Baxter, Slade and Steenson are back again and their experience last year in lifting the trophy for the first time to cap their remarkable rise through the divisions, should ensure they don't take the Falcons' challenge lightly.

Newcastle have been crowned champions before, but in 1998 there were no playoffs, and they have not made the Premiership top four since. The Falcons in fact were playing Championship rugby as recently as the 2012-13 season and only bucked a run of three consecutive second-bottom finishes by ending the last campaign eighth.

As Newcastle fans make the considerable trek south-west it is their side, and not an Exeter team containing six England internationals, that is this year's underdog. Dean Richards and Dave Walder deserve immense credit for the way in which they have got the Falcons playing with vim, vigour and more than a little flair.

The latter has been provided mainly, yet not exclusively, by Premiership player of the season Niki Goneva who, at 34, continues to run at opposition defences with the relish of a man more than a decade his junior. His 13 regular season tries were matched only by Worcester's Josh Adams.

Goneva's fantastic form has contributed to a campaign in which Newcastle have won at Gloucester, Leicester and Northampton while selling out Kingston Park on three occasions and attracting 30,174 fans to St James' Park. The momentum generated this season means that a trip to Sandy Park, a ground on which the Falcons are yet to win, holds little trepidation.

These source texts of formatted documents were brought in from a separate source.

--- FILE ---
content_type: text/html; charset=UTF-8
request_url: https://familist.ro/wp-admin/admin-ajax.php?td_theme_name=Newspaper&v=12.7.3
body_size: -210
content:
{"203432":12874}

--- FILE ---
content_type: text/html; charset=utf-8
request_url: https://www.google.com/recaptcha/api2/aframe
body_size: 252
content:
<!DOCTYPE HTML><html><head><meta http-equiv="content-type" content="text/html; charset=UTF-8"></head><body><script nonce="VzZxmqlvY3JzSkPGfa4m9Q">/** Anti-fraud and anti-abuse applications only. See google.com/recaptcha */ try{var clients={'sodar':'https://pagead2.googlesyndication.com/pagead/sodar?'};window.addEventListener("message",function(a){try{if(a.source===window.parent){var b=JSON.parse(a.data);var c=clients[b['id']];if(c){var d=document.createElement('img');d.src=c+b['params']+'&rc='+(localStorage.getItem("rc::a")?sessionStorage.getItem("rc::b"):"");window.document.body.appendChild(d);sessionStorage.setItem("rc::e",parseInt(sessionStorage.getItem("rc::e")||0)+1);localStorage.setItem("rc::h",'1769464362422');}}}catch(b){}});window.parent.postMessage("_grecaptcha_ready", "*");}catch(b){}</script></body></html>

"The boys are switched on and ready to roll. There is nothing to fear at all," Dean Richards said ahead of the semifinal. "Everyone is tipping Exeter to win. We've got absolutely nothing to lose going down there, and we will give it our all and see what happens."

Exeter's season has been one of evolution as they look to establish themselves as the force in Premiership rugby. Top spot at the end of the regular season was reward for a consistent campaign in which their ability to win the battles that matter shone through.

Along the way Joe Simmonds has emerged as a potential long-term successor to Steenson at fly-half and his brother, Sam, has cemented his place as a back-row cornerstone for both club and country. The future looks bright as the Chiefs look to maintain their fairy tale.

Not that Exeter will allow themselves to get complacent as they are suddenly cast in the role of favourites. Playoff matches do not just fire the imagination of players who are not used to competing in them.

"I don't think there is any way you can say the mood in the camp is like it is before any other Premiership game," Baxter said this week. "You can try and talk like that, but the reality is that everybody knows it is not. It is a Premiership semifinal and everyone knows it will be different."

Different is exactly what Wasps are hoping for, following their agonising extra-time defeat in last season's final. Dai Young's side arrive in the playoffs in form having lost just two of their final eight regular season games and with the added motivation that Saturday could be Danny Cipriani, James Haskell and Guy Thompson's last involvement with the club.

There is a determination to send that trio on their way with a Premiership winner's medal, but sport is no place for sentiment. In their way stands a Saracens side that despite surrendering their European crown can still finish the campaign with a third league title in four attempts.

Mark McCall has also been able to bolster his ranks with returning England No. 8 Billy Vunipola, who will make his first start for club or country since January in north London on Saturday. The hosts will hope Vunipola can complete the 80 minutes unscathed and win his personal duel with Nathan Hughes, as his international rival makes his own comeback from a knee injury sustained in the Six Nations.

Vunipola-Hughes is just one of the mouthwatering head-to-heads that should take place at Allianz Park as two of the country's deepest squads attempt to prolong their season for seven more days. "Saracens are obviously a top side," Wasps boss Young said. "Their record over the last few years speaks for itself, so we know we will have to produce our best to beat them."